— Text shown —
===

Howard Dean For President In 2004
September 23, 2003
Shrub-Haters United! More On Dean's Grassroots Campaign

Hey, "United we stand. Divided we fall" people.

Dean, Driven by the Grass Roots

Bottom-Up Strategy May Turn Politics Upside Down
By Lois Romano for the Washington Post.


"Did he simply unite the Bush haters or did he expand the base of the Democratic Party to something new and potentially potent? The jury is still out on that," said Richard Bond, a former chairman of the Republican National Committee. "If these are independent swing voters, soccer moms, who ebb between the two parties and decide elections, then that's a threatening development for Republicans."

Dean campaign manager Joe Trippi said that anecdotal evidence suggests Dean's supporters are a mixed bag of the party's liberal base, reinvigorated Democrats who had either dropped out of the process or were never engaged and political independents who supported Ross Perot in 1992 and favored Sen. John McCain (R-Ariz.) in 2000. Trippi said he believes they will go to the polls for Dean.

Nine months ago, there were 427 supporters signed up for Dean online. Now about 413,000 people have signed up to join the Dean campaign -- and 150,000 of them have contributed money. This month, there are more than 1,200 local Dean events posted on the campaign Web site, generated almost exclusively by volunteers on their own steam and their own dime.

Here is the full text of the article in case the link goes bad:

http://www.washingtonpost.com/wp-dyn/articles/A44798-2003Sep21.html

Dean, Driven by the Grass Roots
Bottom-Up Strategy May Turn Politics Upside Down


Eighty Howard Dean volunteers in Philadelphia organized themselves and attended a Phillies game together in their Dean T-shirts. They were featured on the scoreboard. (Jennifer Powers)


By Lois Romano
Washington Post Staff Writer
Monday, September 22, 2003; Page A01

By day, Jennifer Powers is a grant-writer for a school for the deaf, a Gen X'er who in past elections was like millions of others who vote but don't pay much attention to politics -- and certainly don't lift a finger to help any particular candidate.

===

— Dataset extract —

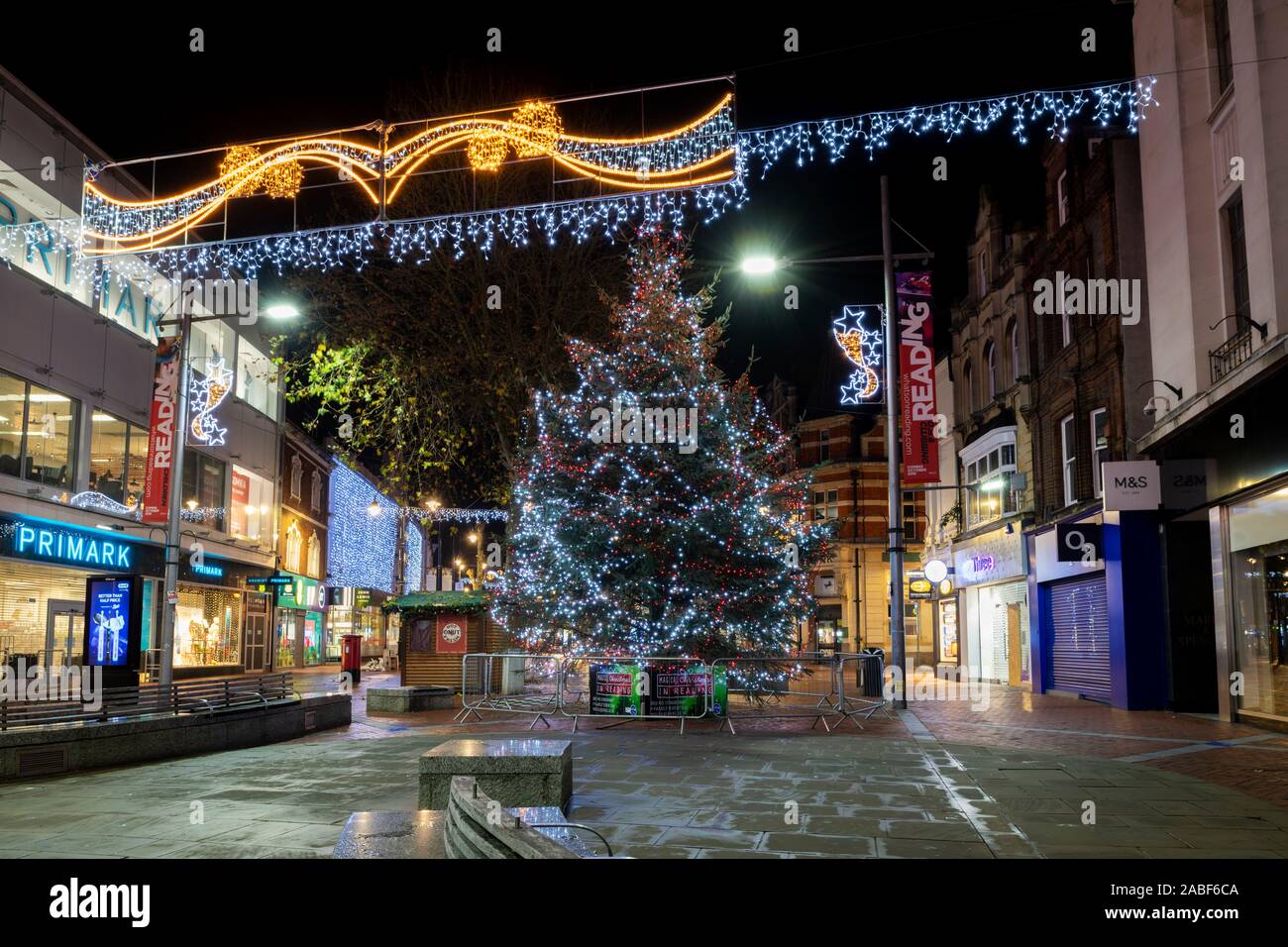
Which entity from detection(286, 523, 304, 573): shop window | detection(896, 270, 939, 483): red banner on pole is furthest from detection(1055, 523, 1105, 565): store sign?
detection(286, 523, 304, 573): shop window

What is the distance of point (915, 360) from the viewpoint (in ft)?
82.2

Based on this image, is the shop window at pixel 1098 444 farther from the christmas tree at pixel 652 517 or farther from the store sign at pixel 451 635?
the store sign at pixel 451 635

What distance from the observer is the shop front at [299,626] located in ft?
143

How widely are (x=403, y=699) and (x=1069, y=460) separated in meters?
16.2

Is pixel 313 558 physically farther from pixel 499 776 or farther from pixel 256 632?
pixel 499 776

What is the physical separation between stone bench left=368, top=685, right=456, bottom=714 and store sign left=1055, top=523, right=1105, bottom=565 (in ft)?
42.3

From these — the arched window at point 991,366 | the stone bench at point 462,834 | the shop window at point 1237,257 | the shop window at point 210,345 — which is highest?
the shop window at point 210,345

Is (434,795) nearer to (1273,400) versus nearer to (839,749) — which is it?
(839,749)

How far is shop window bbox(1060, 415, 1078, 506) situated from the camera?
2358cm

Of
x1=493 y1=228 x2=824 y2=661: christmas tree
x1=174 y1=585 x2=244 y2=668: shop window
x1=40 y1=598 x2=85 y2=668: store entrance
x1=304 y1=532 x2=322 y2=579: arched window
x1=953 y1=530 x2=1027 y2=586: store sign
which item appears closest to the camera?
x1=493 y1=228 x2=824 y2=661: christmas tree

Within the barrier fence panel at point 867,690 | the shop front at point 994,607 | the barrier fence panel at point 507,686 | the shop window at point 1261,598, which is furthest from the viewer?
the shop front at point 994,607

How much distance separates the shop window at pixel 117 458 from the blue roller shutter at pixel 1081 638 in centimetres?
2357

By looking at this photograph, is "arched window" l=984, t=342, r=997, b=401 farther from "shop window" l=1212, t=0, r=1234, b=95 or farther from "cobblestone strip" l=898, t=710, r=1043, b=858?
"cobblestone strip" l=898, t=710, r=1043, b=858

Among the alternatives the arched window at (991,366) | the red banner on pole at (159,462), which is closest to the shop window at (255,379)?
the red banner on pole at (159,462)
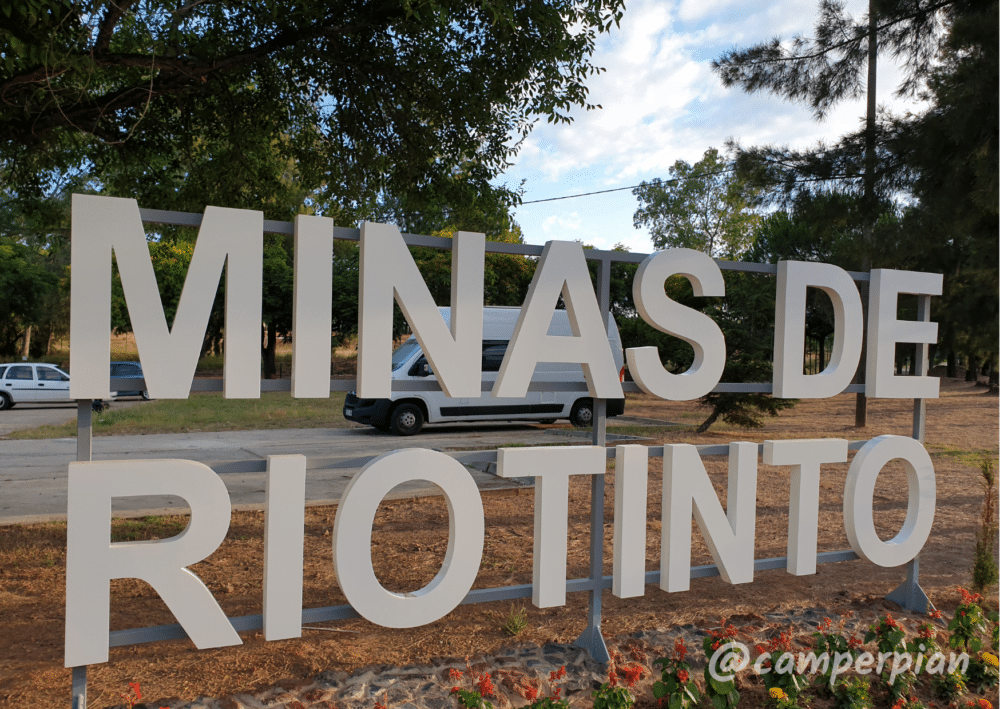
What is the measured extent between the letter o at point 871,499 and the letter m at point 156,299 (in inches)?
145

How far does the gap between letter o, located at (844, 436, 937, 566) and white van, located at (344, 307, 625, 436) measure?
356 inches

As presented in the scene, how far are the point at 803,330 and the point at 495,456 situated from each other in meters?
2.09

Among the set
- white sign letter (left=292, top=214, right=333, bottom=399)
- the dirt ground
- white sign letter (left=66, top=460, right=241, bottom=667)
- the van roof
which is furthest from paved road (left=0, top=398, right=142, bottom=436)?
white sign letter (left=292, top=214, right=333, bottom=399)

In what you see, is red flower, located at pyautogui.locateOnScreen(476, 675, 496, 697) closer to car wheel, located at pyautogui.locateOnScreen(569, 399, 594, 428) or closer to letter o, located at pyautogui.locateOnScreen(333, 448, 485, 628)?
letter o, located at pyautogui.locateOnScreen(333, 448, 485, 628)

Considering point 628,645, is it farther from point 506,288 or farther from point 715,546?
point 506,288

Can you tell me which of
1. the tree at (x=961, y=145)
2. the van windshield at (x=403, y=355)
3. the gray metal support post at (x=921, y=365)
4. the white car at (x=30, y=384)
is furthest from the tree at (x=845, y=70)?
the white car at (x=30, y=384)

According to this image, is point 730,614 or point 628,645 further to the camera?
point 730,614

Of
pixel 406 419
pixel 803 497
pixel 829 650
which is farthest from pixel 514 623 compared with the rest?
pixel 406 419

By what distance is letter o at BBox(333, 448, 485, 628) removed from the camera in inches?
144

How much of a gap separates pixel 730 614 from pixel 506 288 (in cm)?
2104

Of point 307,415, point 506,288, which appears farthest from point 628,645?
point 506,288

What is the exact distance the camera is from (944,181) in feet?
26.5

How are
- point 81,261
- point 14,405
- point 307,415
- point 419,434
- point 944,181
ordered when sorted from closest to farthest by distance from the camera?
1. point 81,261
2. point 944,181
3. point 419,434
4. point 307,415
5. point 14,405

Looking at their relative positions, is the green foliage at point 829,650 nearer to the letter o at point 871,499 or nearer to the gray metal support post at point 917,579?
the letter o at point 871,499
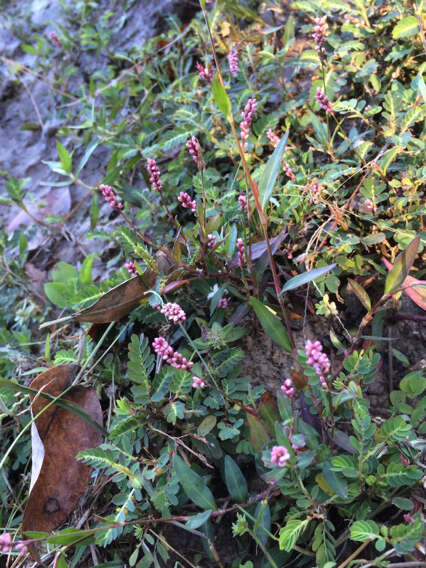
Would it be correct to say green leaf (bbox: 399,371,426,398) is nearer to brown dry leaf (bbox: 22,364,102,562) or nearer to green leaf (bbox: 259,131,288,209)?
green leaf (bbox: 259,131,288,209)

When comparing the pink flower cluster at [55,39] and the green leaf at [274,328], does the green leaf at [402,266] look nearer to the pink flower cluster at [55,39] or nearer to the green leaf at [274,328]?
the green leaf at [274,328]

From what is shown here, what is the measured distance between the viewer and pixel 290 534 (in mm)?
1178

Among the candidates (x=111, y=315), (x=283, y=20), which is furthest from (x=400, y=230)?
(x=283, y=20)

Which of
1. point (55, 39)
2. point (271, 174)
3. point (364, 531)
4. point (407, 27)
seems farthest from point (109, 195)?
point (55, 39)

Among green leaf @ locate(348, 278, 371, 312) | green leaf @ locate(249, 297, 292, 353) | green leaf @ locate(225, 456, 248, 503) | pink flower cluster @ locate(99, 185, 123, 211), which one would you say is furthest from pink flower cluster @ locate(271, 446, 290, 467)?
pink flower cluster @ locate(99, 185, 123, 211)

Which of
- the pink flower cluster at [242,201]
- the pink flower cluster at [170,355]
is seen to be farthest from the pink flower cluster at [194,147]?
the pink flower cluster at [170,355]

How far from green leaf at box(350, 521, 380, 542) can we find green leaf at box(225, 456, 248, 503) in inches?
12.1

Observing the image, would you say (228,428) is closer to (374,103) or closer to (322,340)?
(322,340)

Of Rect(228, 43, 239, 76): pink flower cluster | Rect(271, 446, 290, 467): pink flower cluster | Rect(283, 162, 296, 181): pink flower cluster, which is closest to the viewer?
Rect(271, 446, 290, 467): pink flower cluster

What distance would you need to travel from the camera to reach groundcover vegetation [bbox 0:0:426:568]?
4.16ft

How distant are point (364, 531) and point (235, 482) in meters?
0.36

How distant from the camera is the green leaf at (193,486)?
1314 mm

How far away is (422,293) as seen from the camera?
4.69 ft

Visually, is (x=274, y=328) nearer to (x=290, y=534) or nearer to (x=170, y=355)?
(x=170, y=355)
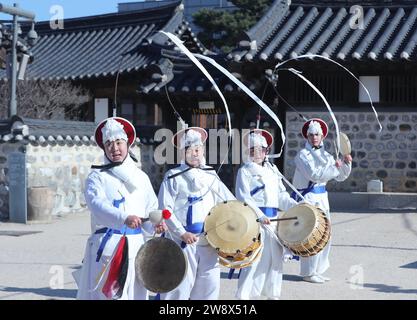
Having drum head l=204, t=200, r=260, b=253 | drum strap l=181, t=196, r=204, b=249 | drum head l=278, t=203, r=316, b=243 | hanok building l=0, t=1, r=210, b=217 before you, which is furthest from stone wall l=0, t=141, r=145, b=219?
drum head l=204, t=200, r=260, b=253

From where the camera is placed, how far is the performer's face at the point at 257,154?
6.62 meters

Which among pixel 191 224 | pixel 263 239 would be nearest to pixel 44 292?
pixel 191 224

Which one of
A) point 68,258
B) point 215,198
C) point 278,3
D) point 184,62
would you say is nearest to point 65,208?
point 68,258

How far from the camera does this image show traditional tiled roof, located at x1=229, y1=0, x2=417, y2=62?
555 inches

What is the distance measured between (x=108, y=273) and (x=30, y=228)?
7.22m

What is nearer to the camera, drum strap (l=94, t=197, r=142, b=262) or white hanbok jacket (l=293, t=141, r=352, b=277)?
drum strap (l=94, t=197, r=142, b=262)

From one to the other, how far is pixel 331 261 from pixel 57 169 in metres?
6.43

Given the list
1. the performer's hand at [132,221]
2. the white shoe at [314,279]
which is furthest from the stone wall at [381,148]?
the performer's hand at [132,221]

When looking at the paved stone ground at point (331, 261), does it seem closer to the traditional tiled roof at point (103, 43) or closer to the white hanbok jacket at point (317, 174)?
the white hanbok jacket at point (317, 174)

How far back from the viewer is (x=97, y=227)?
4.93 metres

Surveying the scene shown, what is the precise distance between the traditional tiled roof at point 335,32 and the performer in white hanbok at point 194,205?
8.84 metres

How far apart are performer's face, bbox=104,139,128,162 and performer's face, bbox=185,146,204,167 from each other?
2.66 feet

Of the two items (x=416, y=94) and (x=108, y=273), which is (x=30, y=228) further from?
(x=416, y=94)

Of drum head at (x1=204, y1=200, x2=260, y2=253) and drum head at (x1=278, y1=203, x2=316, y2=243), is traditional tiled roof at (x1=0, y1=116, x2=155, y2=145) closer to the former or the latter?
drum head at (x1=278, y1=203, x2=316, y2=243)
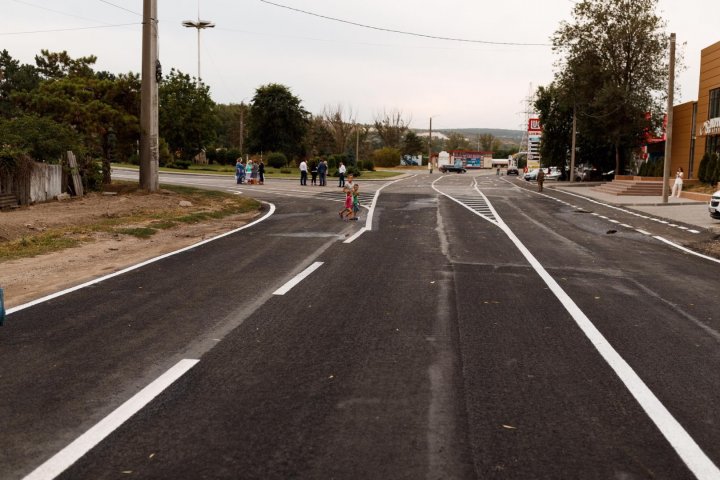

===

— Tasks for this exercise —
**A)** From the Dean campaign post, list every person named with both a first and a last name.
**B)** Answer these questions using the Dean campaign post:
(i) What former post did Richard Bond hold?
(ii) How many people signed up with the campaign have contributed money?
(iii) What does Jennifer Powers do by day?
**C)** Please reproduce the stretch of the Dean campaign post from "Here is the" through "scoreboard. (Jennifer Powers)".

— Results in order —
**A)** Howard Dean, Richard Bond, Joe Trippi, Ross Perot, John McCain, Lois Romano, Jennifer Powers

**B)**
(i) Chairman of the Republican National Committee
(ii) 150,000
(iii) She is a grant-writer for a school for the deaf.

**C)**
Here is the full text of the article in case the link goes bad:

http://www.washingtonpost.com/wp-dyn/articles/A44798-2003Sep21.html

Dean, Driven by the Grass Roots
Bottom-Up Strategy May Turn Politics Upside Down


Eighty Howard Dean volunteers in Philadelphia organized themselves and attended a Phillies game together in their Dean T-shirts. They were featured on the scoreboard. (Jennifer Powers)